Nine years later, the party is established at federal and state level and will soon have 50,000 members. Nevertheless, it is as far away from power as it was in 2015. Even though Chrupalla promised imminent government takeovers in his speech, the polls say something completely different. With the new competition from the BSW, the likelihood of a single-party government in Saxony or Thuringia has dropped to zero. And with the exception of the Values ​​Union, which has been extremely unsuccessful so far, there are no potential coalition partners anywhere in sight.

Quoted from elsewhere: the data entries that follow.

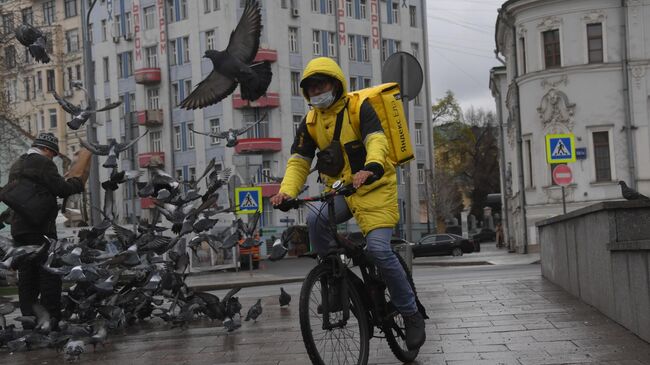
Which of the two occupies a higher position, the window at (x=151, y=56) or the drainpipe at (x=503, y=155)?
the window at (x=151, y=56)

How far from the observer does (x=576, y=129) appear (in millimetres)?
44781

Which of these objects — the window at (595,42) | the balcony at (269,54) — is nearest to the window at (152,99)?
the balcony at (269,54)

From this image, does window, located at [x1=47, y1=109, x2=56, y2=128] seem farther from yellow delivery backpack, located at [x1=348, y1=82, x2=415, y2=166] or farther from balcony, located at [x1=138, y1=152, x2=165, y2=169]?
yellow delivery backpack, located at [x1=348, y1=82, x2=415, y2=166]

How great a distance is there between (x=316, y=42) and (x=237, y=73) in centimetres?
6276

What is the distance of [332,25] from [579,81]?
99.8 ft

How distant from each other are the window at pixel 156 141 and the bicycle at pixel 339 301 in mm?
69770

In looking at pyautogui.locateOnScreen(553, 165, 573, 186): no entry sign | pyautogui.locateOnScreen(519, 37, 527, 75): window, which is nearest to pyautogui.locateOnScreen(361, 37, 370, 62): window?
pyautogui.locateOnScreen(519, 37, 527, 75): window

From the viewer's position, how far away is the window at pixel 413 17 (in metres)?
78.8

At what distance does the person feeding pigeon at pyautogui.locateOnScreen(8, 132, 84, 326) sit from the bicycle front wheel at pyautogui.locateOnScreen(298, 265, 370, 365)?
3921 mm

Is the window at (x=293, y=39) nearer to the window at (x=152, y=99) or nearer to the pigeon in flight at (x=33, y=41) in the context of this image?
the window at (x=152, y=99)

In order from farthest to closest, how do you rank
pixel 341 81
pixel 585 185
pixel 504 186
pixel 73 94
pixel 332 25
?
pixel 73 94 → pixel 332 25 → pixel 504 186 → pixel 585 185 → pixel 341 81

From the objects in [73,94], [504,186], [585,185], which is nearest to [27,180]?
[585,185]

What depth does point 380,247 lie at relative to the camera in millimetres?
6617

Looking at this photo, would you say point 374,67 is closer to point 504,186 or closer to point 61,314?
point 504,186
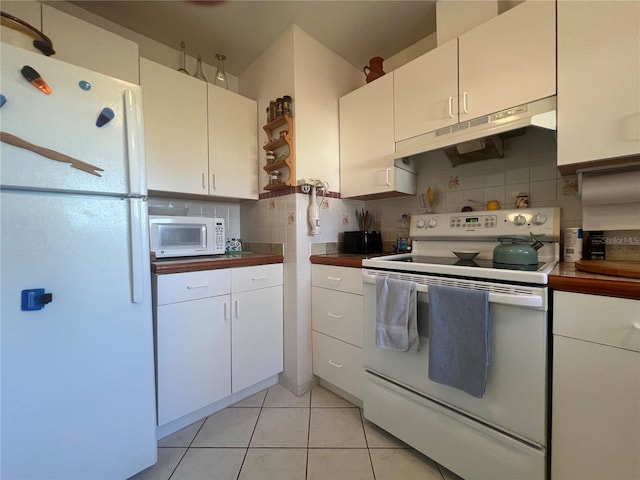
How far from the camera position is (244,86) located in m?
2.23

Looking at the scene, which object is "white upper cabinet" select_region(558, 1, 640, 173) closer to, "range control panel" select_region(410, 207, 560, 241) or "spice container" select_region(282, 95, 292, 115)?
"range control panel" select_region(410, 207, 560, 241)

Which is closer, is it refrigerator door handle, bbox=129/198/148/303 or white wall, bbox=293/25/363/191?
refrigerator door handle, bbox=129/198/148/303

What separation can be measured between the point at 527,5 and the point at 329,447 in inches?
90.1

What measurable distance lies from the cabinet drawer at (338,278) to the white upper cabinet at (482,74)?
92 centimetres

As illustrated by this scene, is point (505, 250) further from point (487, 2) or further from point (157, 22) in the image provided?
point (157, 22)

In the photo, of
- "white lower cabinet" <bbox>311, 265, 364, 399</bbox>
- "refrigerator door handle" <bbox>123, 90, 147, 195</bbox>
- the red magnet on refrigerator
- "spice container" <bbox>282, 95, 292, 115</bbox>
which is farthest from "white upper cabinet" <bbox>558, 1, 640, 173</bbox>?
the red magnet on refrigerator

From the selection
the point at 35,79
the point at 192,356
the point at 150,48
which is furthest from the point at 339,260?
the point at 150,48

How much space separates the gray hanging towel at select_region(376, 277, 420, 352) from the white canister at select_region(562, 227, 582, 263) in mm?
792

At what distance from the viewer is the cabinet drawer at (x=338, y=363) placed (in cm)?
155

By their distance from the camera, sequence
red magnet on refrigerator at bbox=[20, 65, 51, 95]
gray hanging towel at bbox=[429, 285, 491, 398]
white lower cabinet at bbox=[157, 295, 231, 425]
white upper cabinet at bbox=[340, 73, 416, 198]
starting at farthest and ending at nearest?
white upper cabinet at bbox=[340, 73, 416, 198] < white lower cabinet at bbox=[157, 295, 231, 425] < gray hanging towel at bbox=[429, 285, 491, 398] < red magnet on refrigerator at bbox=[20, 65, 51, 95]

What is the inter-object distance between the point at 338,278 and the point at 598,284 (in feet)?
3.66

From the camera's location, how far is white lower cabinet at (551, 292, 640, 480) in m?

The chairman exercises moderate self-criticism

Chrupalla therefore takes up the term that Münzenmaier’s younger generation is using: professionalization. The scandals surrounding Krah, which cost the AfD its parliamentary group in Brussels with Marine Le Pen’s Rassemblement National, should be a lesson.

“Anyone who represents positions that contradict the mainstream must have 100 percent integrity,” explains the chairman. “Careless and unprofessional behavior” has provided “unnecessary opportunities for attack.”

This is followed by moderate self-criticism. The selection of the European election list at the party conference in Magdeburg did not go optimally, says Chrupalla. “Suitability or competence were not the decisive criteria in every single case.” Therefore, the federal executive board will “take a closer look” at the candidates and “monitor future lists more closely”.

Chrupalla can also afford these rates because Krah did not travel to Essen. In addition, the Bavarians quickly withdrew their application for support.

And so something like harmony almost blows through the Grugahalle. The positions on the federal executive board are filled until 6 p.m. – and this is mostly in the interests of Weidel, Chrupalla and the network around Münzenmaier. In addition, it is said that the statute proposal is to be watered down: According to this, a general secretary could also work under a dual leadership.

“We as a party are only just beginning to write history!” exclaims Weidel. “The sun of government responsibility must rise for us in the East,” assists Chrupalla.

However, the woman who could be a nuisance is not mentioned. No AfD politician mentions the name Sahra Wagenknecht at the microphone in the Grugahalle this Saturday. But there may still be time for that on Sunday, when the party conference continues.